大将軍の何進と協力して激しく宦官と対立し、董卓の乱の際には首都の洛陽より奔って河内にて兵を挙げた。後に河北四州を支配するまでに勢力を拡大したが、官渡の戦いにおいて自らの優柔不断さが原因で曹操に敗れた後、病死した。




 全員の総指揮だって!? いきなりそんなこと言われて納得出来るか!?

 俺が不服そうな表情をしていると、袁紹はふっと鼻で笑った。


「そこの下郎、何か不服でもあるか?何処の馬の骨ともわからぬ奴がやるより、名家であるこの儂がやるに相応しい」


 こいつ。すっげ~嫌な奴だな。


「ふん! その様なことはどうでもいい。だが、この曹操の軍を指揮するには、貴様では役不足だ」

「無礼な! 名家の私の何が役不足なのだ!?」


 ちょ、ちょっと。

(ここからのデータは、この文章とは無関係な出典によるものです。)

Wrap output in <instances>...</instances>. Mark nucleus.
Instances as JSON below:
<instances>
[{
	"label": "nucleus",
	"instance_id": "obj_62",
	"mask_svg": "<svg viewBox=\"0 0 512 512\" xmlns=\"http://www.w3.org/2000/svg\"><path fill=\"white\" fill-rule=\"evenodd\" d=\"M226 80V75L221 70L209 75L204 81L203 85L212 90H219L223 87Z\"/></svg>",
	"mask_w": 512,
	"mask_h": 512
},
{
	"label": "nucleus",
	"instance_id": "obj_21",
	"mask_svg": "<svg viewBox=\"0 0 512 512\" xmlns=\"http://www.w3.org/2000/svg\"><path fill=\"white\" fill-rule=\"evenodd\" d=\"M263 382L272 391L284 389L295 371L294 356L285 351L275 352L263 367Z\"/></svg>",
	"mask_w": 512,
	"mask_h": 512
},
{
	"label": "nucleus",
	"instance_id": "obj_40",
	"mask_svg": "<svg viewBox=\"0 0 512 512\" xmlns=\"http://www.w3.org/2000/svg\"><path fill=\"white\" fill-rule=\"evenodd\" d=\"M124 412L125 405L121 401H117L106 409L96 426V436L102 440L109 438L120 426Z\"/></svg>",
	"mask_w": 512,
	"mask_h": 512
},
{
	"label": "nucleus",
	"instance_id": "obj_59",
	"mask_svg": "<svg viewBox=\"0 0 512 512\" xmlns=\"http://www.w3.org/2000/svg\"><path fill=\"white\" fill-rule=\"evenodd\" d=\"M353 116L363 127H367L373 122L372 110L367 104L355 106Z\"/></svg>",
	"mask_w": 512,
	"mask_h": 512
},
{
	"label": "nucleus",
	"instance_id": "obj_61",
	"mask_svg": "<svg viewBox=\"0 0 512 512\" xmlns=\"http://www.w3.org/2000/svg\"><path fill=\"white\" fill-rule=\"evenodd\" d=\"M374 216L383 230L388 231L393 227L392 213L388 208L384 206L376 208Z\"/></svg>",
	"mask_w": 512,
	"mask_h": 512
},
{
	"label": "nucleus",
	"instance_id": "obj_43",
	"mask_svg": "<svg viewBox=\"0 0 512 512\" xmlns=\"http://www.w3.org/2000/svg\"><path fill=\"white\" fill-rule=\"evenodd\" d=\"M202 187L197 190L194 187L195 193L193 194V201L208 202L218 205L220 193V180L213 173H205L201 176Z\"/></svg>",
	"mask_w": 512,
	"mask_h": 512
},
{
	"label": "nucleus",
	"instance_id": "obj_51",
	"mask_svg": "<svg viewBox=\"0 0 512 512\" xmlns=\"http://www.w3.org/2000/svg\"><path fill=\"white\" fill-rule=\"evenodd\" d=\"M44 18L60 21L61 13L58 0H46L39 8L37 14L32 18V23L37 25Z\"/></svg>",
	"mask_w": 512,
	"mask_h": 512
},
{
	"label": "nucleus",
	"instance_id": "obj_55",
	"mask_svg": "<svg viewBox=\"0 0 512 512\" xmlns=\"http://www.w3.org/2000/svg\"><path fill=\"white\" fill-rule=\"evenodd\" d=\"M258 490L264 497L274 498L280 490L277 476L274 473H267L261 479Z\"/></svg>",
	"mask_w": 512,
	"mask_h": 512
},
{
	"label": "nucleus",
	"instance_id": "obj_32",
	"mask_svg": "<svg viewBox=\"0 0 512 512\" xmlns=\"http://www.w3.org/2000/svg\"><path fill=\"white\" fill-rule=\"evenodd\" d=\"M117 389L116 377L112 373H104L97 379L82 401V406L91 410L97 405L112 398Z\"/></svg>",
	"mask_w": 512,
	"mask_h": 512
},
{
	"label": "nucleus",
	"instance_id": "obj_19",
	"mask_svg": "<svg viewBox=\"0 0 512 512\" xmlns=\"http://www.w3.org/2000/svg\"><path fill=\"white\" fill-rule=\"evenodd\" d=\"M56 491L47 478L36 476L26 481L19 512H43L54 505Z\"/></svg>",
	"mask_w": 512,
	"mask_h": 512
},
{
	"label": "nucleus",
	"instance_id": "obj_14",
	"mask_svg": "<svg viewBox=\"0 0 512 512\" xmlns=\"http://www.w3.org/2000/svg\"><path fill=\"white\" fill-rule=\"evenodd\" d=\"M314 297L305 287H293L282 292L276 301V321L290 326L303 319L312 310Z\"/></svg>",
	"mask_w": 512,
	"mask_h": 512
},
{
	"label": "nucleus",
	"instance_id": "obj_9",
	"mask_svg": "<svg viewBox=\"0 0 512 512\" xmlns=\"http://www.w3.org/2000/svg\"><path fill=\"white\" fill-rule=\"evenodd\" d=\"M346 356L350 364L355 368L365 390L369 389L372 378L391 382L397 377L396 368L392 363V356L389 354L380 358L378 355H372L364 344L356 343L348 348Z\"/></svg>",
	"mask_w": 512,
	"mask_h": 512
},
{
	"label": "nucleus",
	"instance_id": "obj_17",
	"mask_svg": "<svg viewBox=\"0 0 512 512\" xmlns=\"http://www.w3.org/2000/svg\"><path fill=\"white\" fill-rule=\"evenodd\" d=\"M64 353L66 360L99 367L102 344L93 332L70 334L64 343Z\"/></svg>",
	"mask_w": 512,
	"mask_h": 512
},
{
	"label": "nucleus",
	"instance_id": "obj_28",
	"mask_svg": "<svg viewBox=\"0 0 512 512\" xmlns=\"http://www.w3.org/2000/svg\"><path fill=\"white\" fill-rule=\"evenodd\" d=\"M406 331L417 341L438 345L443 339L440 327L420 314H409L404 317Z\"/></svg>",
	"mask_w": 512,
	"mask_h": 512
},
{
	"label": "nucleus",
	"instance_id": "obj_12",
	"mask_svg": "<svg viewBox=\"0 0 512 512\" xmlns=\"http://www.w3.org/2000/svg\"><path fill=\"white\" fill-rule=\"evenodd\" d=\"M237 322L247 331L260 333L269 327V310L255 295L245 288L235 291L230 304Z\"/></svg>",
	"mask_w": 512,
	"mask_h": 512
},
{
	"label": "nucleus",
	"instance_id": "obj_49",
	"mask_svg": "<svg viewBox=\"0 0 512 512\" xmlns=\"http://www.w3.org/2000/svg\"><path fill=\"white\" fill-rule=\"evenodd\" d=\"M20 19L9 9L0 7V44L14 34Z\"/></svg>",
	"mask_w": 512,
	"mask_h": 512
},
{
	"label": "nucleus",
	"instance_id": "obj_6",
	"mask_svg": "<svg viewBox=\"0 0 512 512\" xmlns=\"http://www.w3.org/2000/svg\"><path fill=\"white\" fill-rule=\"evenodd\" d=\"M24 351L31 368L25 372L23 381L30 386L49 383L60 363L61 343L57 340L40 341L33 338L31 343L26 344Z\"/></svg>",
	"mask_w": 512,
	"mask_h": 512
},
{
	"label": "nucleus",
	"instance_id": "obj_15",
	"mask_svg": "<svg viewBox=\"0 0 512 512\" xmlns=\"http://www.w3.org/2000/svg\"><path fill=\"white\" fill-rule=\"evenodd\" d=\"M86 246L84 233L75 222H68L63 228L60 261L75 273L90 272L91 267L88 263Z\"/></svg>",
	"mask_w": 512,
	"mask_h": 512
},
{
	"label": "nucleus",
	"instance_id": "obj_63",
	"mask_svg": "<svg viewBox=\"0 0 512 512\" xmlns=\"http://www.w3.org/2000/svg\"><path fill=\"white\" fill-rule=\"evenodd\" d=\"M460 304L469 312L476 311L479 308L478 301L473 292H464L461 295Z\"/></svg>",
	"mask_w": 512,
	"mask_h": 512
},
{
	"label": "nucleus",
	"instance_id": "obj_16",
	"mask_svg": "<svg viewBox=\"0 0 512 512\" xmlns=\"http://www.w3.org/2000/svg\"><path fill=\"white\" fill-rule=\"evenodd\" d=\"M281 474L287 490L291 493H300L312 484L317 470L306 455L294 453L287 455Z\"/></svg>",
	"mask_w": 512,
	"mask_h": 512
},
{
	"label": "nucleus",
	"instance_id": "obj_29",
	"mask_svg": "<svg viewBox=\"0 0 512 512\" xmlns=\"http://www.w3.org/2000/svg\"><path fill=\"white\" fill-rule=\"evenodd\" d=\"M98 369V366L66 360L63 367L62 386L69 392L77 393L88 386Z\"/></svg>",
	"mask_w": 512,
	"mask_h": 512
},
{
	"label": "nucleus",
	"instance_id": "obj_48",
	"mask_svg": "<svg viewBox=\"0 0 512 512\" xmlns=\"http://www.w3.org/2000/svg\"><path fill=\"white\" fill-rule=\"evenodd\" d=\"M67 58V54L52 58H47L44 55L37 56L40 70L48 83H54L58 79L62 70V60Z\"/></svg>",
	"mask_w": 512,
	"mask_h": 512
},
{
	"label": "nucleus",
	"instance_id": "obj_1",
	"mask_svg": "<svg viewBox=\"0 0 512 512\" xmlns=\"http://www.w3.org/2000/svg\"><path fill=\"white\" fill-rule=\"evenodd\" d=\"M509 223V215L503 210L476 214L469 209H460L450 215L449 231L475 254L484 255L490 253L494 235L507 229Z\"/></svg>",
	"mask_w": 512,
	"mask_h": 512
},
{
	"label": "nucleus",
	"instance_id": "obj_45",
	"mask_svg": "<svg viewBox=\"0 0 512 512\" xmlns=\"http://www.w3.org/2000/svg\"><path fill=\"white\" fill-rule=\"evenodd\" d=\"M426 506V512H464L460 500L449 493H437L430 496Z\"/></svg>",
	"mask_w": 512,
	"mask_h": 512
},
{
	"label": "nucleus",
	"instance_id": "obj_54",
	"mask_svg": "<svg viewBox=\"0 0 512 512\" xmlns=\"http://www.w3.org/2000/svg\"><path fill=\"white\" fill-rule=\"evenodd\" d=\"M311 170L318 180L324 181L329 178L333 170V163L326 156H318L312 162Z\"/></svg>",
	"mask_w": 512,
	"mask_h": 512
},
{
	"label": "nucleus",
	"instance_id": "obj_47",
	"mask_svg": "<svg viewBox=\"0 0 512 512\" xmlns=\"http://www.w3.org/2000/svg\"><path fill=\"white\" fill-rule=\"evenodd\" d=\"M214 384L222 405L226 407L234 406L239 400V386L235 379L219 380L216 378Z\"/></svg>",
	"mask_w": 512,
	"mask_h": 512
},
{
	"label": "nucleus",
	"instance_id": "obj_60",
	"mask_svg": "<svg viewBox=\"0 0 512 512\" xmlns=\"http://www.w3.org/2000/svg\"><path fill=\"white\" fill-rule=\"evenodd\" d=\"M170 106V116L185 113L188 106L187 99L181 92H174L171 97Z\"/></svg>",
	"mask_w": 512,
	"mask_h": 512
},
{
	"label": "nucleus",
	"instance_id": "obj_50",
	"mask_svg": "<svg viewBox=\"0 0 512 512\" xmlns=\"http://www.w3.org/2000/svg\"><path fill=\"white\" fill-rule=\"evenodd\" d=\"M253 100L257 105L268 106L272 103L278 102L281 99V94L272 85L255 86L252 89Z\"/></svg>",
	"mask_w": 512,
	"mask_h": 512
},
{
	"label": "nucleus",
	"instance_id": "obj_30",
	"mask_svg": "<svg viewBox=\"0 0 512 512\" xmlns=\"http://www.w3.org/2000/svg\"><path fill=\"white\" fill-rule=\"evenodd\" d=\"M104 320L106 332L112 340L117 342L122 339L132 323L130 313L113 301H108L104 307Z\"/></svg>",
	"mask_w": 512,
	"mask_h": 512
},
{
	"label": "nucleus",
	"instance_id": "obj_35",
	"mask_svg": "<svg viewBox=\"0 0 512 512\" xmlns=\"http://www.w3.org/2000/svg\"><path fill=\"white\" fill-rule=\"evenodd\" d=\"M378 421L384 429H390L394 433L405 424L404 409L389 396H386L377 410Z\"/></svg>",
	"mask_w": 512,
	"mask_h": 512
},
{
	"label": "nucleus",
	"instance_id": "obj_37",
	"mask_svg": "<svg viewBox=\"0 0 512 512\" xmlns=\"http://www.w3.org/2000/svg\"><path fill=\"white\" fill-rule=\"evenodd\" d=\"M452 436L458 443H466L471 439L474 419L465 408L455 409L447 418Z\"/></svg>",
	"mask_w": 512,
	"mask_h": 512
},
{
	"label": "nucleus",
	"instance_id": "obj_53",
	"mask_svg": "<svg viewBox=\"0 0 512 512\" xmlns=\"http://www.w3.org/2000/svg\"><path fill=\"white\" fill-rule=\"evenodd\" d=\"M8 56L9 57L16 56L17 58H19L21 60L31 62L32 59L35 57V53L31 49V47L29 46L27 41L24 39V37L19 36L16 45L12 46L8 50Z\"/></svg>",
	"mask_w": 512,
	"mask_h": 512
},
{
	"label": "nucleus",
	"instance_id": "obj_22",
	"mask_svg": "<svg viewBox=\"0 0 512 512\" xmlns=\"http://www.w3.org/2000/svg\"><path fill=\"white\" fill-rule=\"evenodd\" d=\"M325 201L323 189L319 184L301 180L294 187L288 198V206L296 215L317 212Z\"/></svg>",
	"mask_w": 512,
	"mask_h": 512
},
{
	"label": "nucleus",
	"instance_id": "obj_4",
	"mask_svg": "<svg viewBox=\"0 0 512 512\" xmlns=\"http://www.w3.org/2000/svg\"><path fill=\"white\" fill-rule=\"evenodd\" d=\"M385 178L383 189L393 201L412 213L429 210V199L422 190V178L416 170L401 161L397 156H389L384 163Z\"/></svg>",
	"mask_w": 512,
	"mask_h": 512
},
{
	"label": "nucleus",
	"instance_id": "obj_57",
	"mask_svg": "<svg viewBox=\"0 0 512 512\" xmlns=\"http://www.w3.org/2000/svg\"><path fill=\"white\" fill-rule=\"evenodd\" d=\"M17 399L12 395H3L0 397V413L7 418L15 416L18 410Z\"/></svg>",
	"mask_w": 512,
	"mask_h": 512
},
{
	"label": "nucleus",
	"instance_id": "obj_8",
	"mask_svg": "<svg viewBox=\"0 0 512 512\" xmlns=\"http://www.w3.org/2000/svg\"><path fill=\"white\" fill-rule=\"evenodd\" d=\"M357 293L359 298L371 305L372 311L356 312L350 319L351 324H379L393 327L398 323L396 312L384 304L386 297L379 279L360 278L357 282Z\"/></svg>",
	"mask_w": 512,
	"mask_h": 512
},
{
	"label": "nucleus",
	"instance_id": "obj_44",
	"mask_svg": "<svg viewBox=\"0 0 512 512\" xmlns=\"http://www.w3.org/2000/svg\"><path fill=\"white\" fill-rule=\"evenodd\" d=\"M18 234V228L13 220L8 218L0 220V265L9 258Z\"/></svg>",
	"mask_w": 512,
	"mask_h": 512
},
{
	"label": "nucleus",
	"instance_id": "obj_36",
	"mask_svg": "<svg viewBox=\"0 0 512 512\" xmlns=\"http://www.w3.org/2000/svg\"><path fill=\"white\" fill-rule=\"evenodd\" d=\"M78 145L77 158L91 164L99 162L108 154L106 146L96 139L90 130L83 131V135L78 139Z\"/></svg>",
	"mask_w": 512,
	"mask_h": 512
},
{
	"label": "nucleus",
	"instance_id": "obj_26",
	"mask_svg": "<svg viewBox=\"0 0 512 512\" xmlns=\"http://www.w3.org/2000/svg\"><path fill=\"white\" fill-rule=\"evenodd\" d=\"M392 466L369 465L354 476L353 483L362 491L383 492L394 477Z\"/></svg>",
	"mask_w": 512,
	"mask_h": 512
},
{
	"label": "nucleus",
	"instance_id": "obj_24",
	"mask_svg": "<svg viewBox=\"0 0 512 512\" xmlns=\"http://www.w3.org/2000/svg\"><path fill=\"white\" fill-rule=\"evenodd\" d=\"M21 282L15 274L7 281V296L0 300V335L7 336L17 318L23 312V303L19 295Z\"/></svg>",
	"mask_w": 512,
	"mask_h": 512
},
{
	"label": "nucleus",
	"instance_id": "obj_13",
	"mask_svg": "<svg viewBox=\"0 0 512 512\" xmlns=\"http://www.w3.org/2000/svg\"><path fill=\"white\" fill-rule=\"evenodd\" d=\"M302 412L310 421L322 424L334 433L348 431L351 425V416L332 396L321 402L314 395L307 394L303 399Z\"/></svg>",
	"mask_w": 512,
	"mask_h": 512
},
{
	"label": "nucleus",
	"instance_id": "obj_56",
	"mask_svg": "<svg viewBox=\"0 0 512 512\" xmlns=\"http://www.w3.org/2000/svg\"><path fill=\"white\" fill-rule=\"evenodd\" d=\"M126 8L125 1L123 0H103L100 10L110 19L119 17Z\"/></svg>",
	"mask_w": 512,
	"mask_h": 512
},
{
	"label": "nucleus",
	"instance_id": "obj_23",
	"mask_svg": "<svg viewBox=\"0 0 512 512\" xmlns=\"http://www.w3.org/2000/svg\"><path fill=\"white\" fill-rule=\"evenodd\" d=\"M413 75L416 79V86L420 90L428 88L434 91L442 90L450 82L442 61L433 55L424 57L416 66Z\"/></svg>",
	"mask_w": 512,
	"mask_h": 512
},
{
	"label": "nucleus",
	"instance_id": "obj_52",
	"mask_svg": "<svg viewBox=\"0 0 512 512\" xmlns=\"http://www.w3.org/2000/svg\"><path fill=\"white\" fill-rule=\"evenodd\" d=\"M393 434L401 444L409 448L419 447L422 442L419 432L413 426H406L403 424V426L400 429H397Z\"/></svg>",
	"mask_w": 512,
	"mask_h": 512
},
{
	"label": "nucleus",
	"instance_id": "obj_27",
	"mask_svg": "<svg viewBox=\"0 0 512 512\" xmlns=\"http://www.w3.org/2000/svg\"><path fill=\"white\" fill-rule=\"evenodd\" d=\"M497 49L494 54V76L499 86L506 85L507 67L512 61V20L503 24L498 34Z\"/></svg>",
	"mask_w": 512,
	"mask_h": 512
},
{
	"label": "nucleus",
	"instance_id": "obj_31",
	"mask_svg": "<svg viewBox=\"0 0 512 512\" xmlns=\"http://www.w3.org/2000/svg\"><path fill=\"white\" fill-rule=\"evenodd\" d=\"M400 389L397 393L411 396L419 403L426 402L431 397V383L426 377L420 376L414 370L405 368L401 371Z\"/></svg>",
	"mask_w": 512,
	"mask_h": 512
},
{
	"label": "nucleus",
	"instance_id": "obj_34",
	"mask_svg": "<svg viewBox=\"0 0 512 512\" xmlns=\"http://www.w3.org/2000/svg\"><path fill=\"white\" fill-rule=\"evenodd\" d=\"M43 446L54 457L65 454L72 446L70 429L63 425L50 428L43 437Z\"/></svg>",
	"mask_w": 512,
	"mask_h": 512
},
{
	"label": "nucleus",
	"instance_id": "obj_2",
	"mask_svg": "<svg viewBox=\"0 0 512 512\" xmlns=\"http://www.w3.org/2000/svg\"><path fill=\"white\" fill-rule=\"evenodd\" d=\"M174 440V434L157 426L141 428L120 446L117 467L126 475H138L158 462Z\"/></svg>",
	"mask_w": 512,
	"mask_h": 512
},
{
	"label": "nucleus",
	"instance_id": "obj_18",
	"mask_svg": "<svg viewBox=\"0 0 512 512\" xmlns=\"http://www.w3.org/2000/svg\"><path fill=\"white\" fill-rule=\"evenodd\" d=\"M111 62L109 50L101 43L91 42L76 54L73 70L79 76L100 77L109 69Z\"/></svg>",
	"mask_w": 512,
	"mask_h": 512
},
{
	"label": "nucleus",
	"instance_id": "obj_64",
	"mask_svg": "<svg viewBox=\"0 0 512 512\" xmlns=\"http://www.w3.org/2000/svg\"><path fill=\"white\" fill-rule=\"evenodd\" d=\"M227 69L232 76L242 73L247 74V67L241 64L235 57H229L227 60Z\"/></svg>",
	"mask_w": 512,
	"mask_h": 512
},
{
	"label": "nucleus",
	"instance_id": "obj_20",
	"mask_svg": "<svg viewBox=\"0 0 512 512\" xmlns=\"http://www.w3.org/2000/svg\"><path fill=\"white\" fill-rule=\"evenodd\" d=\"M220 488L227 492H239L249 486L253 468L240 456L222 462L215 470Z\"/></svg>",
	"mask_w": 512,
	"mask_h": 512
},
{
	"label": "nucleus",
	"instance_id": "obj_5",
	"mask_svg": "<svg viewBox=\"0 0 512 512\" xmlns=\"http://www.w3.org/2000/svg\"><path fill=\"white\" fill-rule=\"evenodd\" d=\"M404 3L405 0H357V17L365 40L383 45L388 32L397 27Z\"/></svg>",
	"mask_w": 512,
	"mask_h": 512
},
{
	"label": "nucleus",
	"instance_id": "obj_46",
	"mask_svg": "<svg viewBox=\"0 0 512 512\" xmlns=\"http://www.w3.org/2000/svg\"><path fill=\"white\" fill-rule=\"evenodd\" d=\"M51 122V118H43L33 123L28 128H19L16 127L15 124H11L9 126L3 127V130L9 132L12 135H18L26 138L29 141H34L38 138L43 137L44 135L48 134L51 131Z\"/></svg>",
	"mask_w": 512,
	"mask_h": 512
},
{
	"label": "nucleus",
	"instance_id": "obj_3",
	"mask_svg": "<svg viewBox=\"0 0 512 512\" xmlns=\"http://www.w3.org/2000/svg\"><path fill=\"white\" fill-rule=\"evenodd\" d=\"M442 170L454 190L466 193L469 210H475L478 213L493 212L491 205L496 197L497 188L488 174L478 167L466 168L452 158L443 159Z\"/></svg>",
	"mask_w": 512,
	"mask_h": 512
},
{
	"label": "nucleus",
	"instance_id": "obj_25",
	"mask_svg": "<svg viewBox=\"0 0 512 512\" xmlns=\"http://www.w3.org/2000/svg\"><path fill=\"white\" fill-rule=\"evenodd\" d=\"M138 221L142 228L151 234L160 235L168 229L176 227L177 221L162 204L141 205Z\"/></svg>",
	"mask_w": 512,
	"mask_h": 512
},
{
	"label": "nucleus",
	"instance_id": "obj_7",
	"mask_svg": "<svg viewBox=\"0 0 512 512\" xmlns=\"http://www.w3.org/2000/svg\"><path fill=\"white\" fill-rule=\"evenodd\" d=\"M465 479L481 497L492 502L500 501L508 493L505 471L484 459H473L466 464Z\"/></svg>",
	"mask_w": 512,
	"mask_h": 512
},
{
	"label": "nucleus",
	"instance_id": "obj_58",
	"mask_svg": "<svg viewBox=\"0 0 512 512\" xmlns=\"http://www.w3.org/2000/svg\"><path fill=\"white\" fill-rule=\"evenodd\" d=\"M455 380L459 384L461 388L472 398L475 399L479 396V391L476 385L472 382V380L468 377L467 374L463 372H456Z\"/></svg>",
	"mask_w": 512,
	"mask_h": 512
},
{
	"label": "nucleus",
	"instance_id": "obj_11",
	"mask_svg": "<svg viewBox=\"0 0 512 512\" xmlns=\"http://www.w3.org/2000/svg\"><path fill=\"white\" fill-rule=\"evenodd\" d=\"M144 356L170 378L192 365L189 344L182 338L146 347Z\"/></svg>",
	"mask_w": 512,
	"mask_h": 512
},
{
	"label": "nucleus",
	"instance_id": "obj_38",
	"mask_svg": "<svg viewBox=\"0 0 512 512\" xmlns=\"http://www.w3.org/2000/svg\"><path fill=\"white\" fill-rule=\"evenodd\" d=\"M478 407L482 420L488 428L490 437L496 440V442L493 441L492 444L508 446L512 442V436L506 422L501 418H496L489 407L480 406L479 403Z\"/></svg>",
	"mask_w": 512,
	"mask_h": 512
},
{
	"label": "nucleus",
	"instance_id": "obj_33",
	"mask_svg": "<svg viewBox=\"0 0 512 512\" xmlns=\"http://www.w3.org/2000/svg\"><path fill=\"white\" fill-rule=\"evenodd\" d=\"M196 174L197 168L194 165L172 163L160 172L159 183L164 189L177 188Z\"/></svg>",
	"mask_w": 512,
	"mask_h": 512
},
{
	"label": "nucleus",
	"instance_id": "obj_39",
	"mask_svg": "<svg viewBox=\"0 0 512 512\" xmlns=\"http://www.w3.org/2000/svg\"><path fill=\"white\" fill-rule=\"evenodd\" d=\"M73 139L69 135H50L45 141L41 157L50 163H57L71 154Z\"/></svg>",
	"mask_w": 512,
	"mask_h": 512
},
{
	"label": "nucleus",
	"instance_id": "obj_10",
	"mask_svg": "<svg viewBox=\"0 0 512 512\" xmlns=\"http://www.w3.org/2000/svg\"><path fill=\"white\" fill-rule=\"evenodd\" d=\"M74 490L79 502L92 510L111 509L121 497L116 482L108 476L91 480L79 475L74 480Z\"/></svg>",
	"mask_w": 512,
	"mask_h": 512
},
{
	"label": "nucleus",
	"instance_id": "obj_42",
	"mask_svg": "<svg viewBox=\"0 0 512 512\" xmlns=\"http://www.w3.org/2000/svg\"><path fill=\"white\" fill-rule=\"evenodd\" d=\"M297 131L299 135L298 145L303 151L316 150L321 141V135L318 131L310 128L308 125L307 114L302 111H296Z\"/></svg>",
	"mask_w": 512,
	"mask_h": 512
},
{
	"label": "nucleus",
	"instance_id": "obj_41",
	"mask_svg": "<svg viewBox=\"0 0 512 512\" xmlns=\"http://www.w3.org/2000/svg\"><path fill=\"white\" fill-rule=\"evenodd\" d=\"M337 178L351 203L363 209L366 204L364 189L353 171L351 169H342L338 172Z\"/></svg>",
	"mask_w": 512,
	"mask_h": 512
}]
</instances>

これは軍儀の場だろ!?

 あの二人を止めないと、董卓と戦う前に解散にならかねないぞ!?


「貴様の全てだ。家柄など関係ない」


 その瞬間、曹操の首に向かって大斧が振り下ろされた。


「殿への愚弄、許さん!!」

「猛徳!!」


 曹操に向かって振り下ろされた大斧は、夏侯惇の大剣によって受け止められた。


「貴様、猛徳に刃を向けるとは、命がいらないらしいな」


 夏侯惇が大斧を押し返す。


「お前は……そうか!? 曹操の側近に夏侯惇と言う武芸達者な者がいると聞いたことがあるが、お前が夏侯惇か」

「知っているなら話は早い、貴様の命は頂く」


 夏侯惇も、え~と……も、もう一人の奴も本気でやり合う気だ。だからって、俺が止めるのも無理だし。

 俺がその状況にあたふたしている内に、二人の戦いは始まってしまった。